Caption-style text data
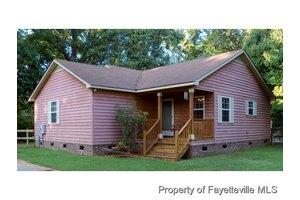 5885 Saint Patricks Dr, Fayetteville, NC 28306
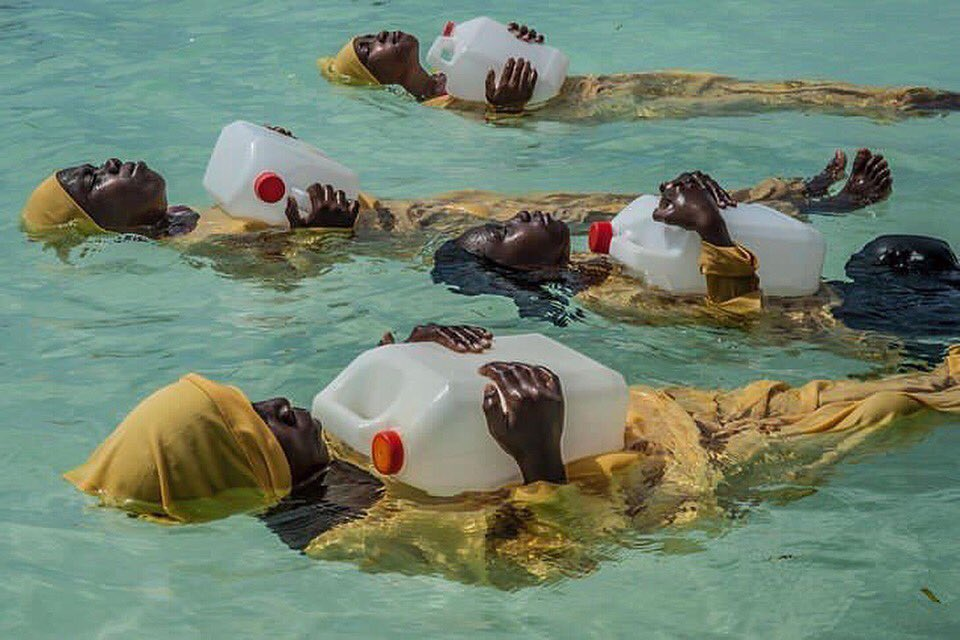 Zanzibari girls learning to swim. Photographs by Anna Boyiazis. https://t.co/CAEsOHPaE0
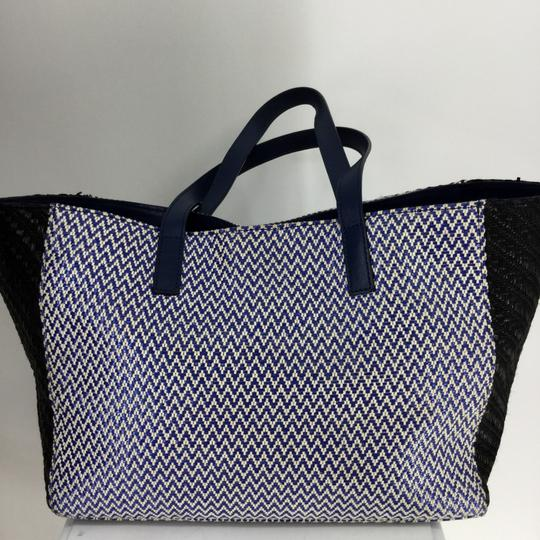 Marc by Marc Jacobs Tote in Blue and Black Image 10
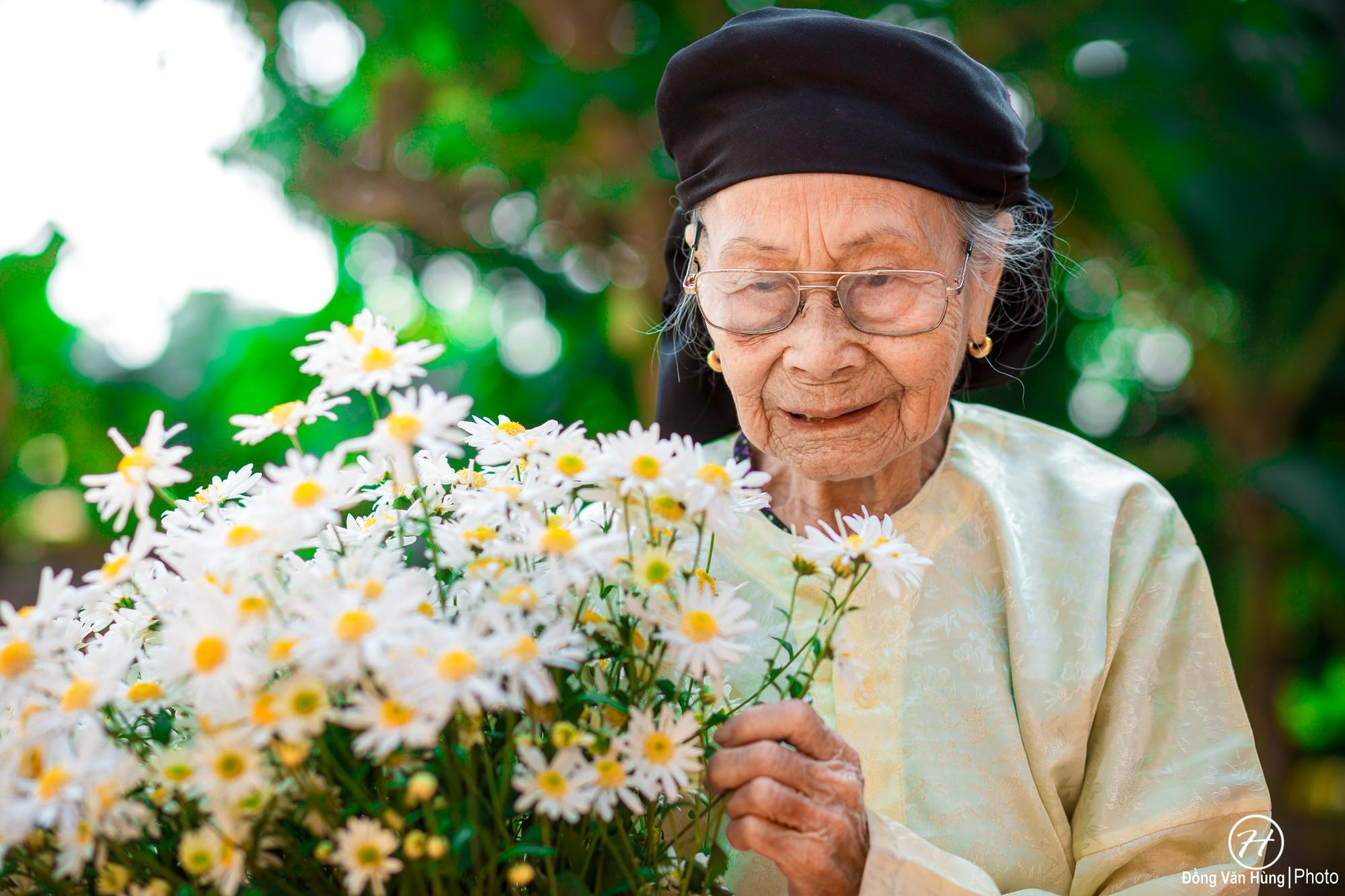 Người mẫu 99 tuổi điệu đà tạo dáng bên hoa cúc họa mi - Ảnh 5.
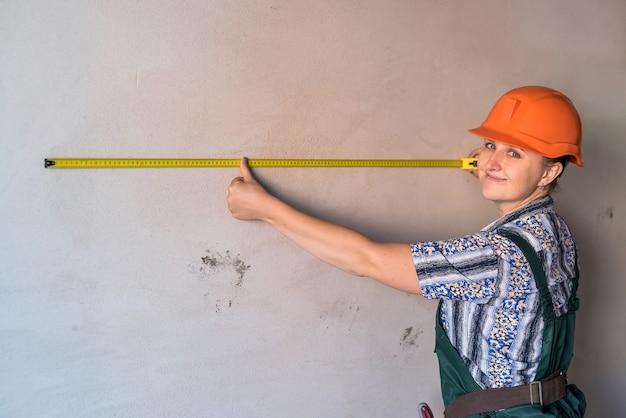 Belo construtor com fita métrica em apartamento novo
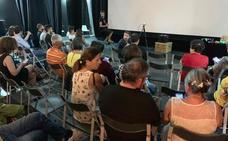 La cinecicleta llena el centro cultural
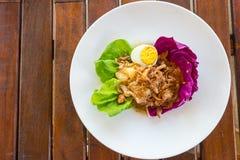 Close-up, Thais voedsel: pompelmoessalade met gekookt ei Royalty-vrije Stock Foto's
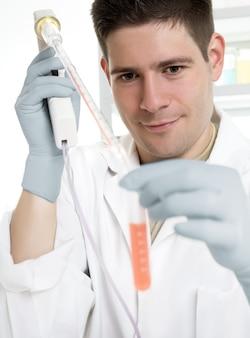 Junger wissenschaftler lädt probe in ein gefäß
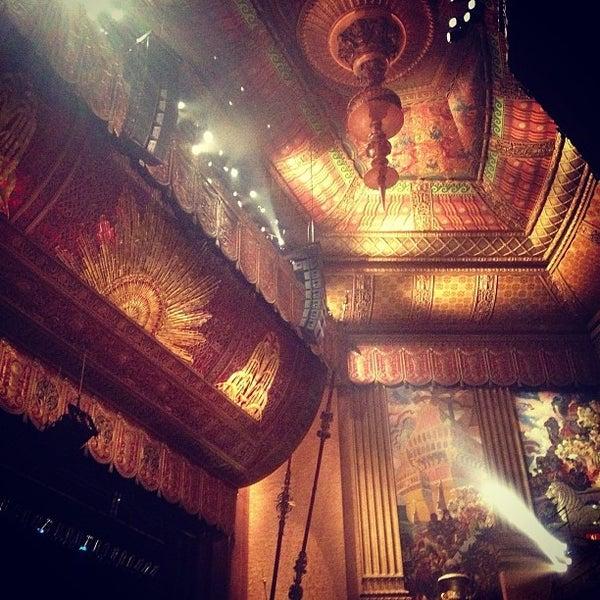 รูปภาพถ่ายที่ Beacon Theatre โดย Gaby M. เมื่อ 2/20/2013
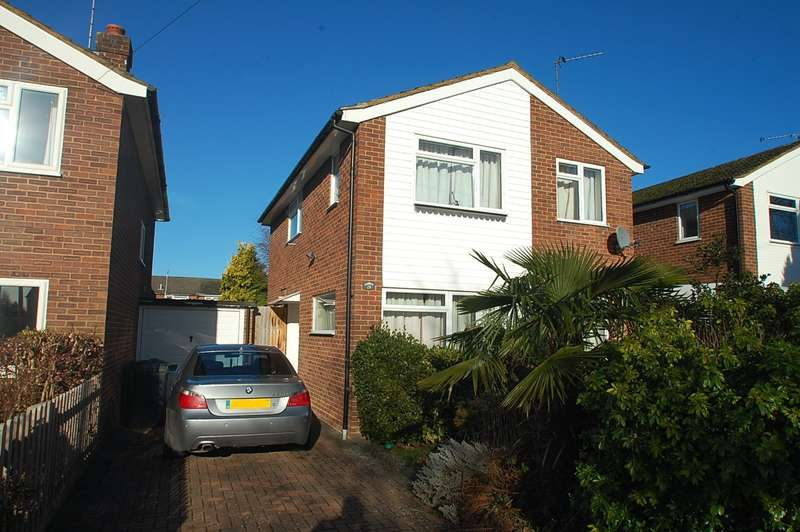 3 Bedrooms Detached House for sale in Royle Close, Chalfont St Peter, SL9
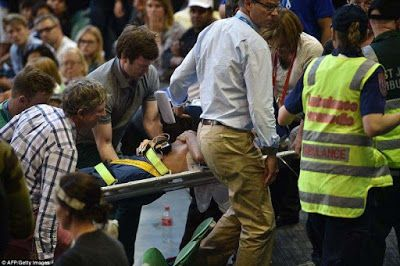 Andy Murrays father-in-law Nigel Sears collapses at Australian Open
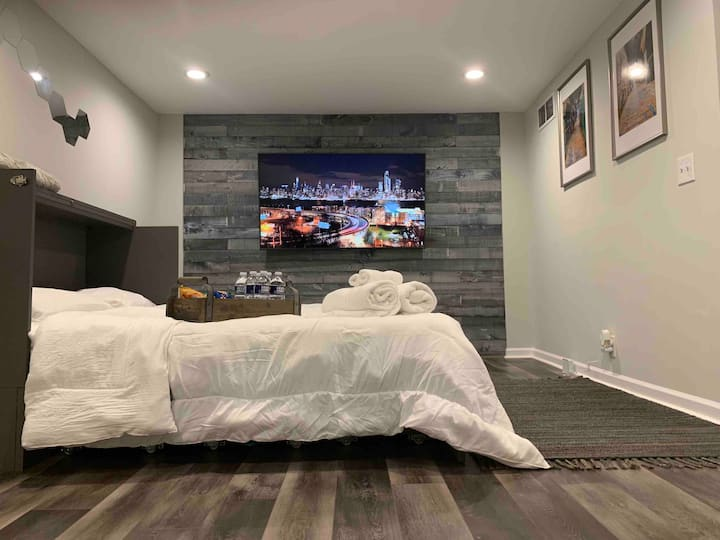 Luxury Sparkling Clean and Cozy In City Suite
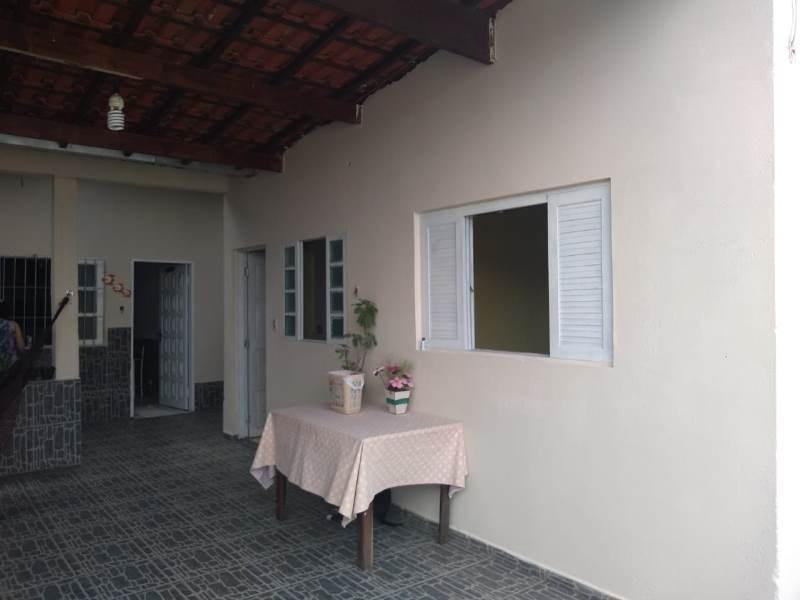 casa lado praia com 3 quartos e escritura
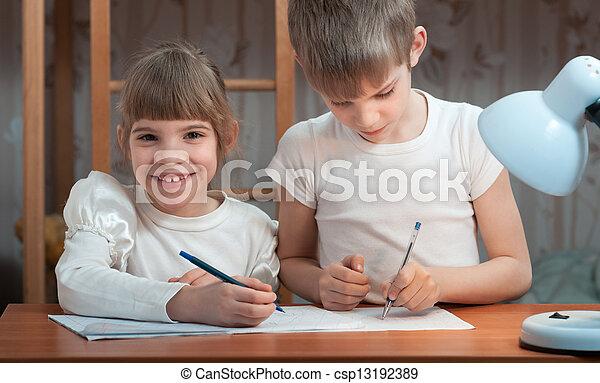 Los niños dibujan en un cuaderno - csp13192389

• What you are asked to do
When you reproduce the data shown above, keep each line exact and omit every picture.

• Output of the task
 5885 Saint Patricks Dr, Fayetteville, NC 28306
 Zanzibari girls learning to swim. Photographs by Anna Boyiazis. https://t.co/CAEsOHPaE0
 Marc by Marc Jacobs Tote in Blue and Black Image 10
 Người mẫu 99 tuổi điệu đà tạo dáng bên hoa cúc họa mi - Ảnh 5.
 Belo construtor com fita métrica em apartamento novo
 La cinecicleta llena el centro cultural
 Close-up, Thais voedsel: pompelmoessalade met gekookt ei Royalty-vrije Stock Foto's
 Junger wissenschaftler lädt probe in ein gefäß
 รูปภาพถ่ายที่ Beacon Theatre โดย Gaby M. เมื่อ 2/20/2013
 3 Bedrooms Detached House for sale in Royle Close, Chalfont St Peter, SL9
 Andy Murrays father-in-law Nigel Sears collapses at Australian Open
 Luxury Sparkling Clean and Cozy In City Suite
 casa lado praia com 3 quartos e escritura
 Los niños dibujan en un cuaderno - csp13192389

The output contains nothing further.